Kepala Biro Penerangan Masyarakat Divisi Humas Polri Brigadir Jenderal (Pol) Dedi Prasetyo menjelaskan, HY dan LS disangka ikut menyebarkan konten hoaks itu di media sosial dan sejumlah grup WhatsApp.
“Mereka tidak melakukan verifikasi tetapi langsung menyebarkan konten itu,” ujar Dedi. Kini, polisi juga tengah mengusut pihak lain yang diduga terlibat dalam pembuatan dan penyebaran pesan itu.
Dedi juga memastikan, polisi tidak menggerebek rumah yang disebut milik Wakil Sekjen Partai Demokrat Andi Arief di Lampung. Bahkan, tim Kepolisian Resor (Polres) Bandar Lampung mendatangi rumah yang berada di wilayah Kedaton, Bandar Lampung, setelah pernyataan Andi di Twitter menjadi viral.
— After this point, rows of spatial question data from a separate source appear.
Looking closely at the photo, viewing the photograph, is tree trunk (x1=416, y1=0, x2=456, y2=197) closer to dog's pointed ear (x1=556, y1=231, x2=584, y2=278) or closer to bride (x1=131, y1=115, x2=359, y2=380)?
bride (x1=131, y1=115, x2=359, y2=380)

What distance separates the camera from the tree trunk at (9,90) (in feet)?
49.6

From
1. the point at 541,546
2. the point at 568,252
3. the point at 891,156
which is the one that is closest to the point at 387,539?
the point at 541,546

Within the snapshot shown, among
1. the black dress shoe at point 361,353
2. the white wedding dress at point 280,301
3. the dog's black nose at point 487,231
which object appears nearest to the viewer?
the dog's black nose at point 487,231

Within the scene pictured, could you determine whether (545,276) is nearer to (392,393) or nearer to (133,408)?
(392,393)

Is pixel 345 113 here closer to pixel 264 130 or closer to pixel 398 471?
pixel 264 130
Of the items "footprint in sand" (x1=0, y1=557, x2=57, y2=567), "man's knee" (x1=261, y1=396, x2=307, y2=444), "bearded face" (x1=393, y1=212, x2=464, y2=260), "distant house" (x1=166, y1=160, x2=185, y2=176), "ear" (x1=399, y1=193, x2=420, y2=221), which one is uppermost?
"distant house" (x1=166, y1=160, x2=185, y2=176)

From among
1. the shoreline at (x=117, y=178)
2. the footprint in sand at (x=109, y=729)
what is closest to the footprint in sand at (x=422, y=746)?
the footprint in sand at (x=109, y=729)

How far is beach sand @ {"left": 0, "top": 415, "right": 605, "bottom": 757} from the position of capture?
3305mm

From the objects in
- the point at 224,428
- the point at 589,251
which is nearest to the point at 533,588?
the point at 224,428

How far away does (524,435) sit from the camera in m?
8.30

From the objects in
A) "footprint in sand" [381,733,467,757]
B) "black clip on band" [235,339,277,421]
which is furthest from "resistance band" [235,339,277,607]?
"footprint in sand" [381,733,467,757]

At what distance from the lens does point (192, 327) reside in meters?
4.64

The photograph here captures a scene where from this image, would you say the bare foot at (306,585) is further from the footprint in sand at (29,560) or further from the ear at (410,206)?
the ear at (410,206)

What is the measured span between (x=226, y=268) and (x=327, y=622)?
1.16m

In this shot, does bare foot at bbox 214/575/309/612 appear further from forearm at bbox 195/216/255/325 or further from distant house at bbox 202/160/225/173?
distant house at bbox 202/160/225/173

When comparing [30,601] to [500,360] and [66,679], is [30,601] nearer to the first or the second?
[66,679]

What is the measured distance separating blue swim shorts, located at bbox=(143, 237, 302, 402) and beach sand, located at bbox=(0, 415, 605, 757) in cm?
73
Kemarin pada pukul 11.32, Andi Arif di akun twitternya menyatakan ada penggerudukan rumahnya di Lampung. Menyusul kabar itu, Wakil Sekjen Partai Demokrat Rachland Nashidik minta Kepala Polri Jenderal (Pol) Tito Karnavian, menjelaskan percobaan penjemputan paksa oleh polisi terhadap Andi Arief di Lampung.
Terkait hal itu, Dedi menuturkan, polisi tidak punya keperluan menggerebek rumah Andi Arief karena penyidik masih fokus mengungkap pemilik suara dari rekaman yang jadi dasar hadirnya hoaks surat suara tercoblos itu.